In the case of {*} it was a message of "a expanded list comes here". For {#} the proposed message is, "this word you shall ignore".

Watching JO at the XXth conference it was clear to me that one of the main premises underlying Tcl was that each command is responsible for interpreting and processing the words which form its arguments.

This is an awesome concept, or contract, as Tcl core is made conceptually oblivious to the works of an extension command.

But, there are places where this contract proves a limitation. For instance, reading the efforts done in the sugar macro processor you can see how some commands (if and while for instance) need to be "better explained" to Tcl to facilitate the macro processor understand how it should handle its arguments.
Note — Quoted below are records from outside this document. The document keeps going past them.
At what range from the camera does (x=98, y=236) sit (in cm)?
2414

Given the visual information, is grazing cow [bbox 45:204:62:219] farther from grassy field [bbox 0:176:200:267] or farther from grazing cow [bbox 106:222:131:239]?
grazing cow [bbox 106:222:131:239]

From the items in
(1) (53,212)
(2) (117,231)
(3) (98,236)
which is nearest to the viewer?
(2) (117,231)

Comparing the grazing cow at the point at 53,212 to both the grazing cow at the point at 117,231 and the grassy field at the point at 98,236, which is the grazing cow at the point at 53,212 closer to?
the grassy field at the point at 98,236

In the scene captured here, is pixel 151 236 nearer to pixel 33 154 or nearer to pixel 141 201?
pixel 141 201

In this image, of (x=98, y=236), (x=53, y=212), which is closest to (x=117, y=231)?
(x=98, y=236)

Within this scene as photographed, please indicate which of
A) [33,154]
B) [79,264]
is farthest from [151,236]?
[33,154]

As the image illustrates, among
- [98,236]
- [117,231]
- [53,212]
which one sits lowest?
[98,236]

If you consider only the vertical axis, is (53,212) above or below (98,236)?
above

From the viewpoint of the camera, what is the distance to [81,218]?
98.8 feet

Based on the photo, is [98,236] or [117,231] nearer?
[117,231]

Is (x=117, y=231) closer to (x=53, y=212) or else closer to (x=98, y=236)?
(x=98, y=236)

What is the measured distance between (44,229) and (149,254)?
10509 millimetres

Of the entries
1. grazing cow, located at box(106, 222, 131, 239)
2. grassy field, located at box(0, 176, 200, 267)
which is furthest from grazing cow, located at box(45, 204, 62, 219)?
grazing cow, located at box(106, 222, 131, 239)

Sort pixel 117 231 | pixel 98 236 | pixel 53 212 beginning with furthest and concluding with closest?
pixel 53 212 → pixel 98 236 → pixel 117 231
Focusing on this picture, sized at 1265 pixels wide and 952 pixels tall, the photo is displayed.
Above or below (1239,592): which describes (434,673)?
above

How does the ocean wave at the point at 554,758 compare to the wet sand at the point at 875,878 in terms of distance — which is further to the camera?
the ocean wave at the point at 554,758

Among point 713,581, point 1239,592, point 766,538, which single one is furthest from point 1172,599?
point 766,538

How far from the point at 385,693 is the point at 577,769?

Perhaps sugar or the Tcl core for that matter would need to do better business with Tcl code (a sucession of Tcl commands, each one of them king to its own arguments) a little aid to just get the information needed to process the stuff.

What information would be needed?

Knowing that Tcl is really a nickname for at least three languages working in unison: that of Tcl scripts, that of Tcl expressions, and that of Tcl assembly language, suggest an answer.

Perhaps it would be a good idea to annotate the arguments expected by a command in the following way:

{=} would mean "this word is a Tcl expression".

{%} would mean "this word is a Tcl script".

Well, the semantics are not quite there, as the idea is that these prefixes will only be used to annotate arguments.

So a single:

proc if { {=}expression {%}branch1 {%}branch2  } {
    ...
}

Would provide enough information for other commands to grasp a better understanding of a command they might need to tweak on.

The corresponding info subcommands would be giving information about what type each argument of a command is.


Going farther with the idea of {prefix} forms... it can be argued that type annotations, as in {double}, {int} and such, might be handy... this seems excessive to me... what I propose is limited to what I think is a more fundamental level of the types a word can be in Tcl.

AMG: I think you're better off creating a new command which lets you specify annotations. This command would normally be implemented as a total no-op: proc annotate {args} {}. But in an environment where the annotations are useful (e.g. with Nagelfar or some debugger or a documentation generation tool like Ruff!), this command would squirrel away its arguments in a place known to the interested framework. You could do this today without changing Tcl.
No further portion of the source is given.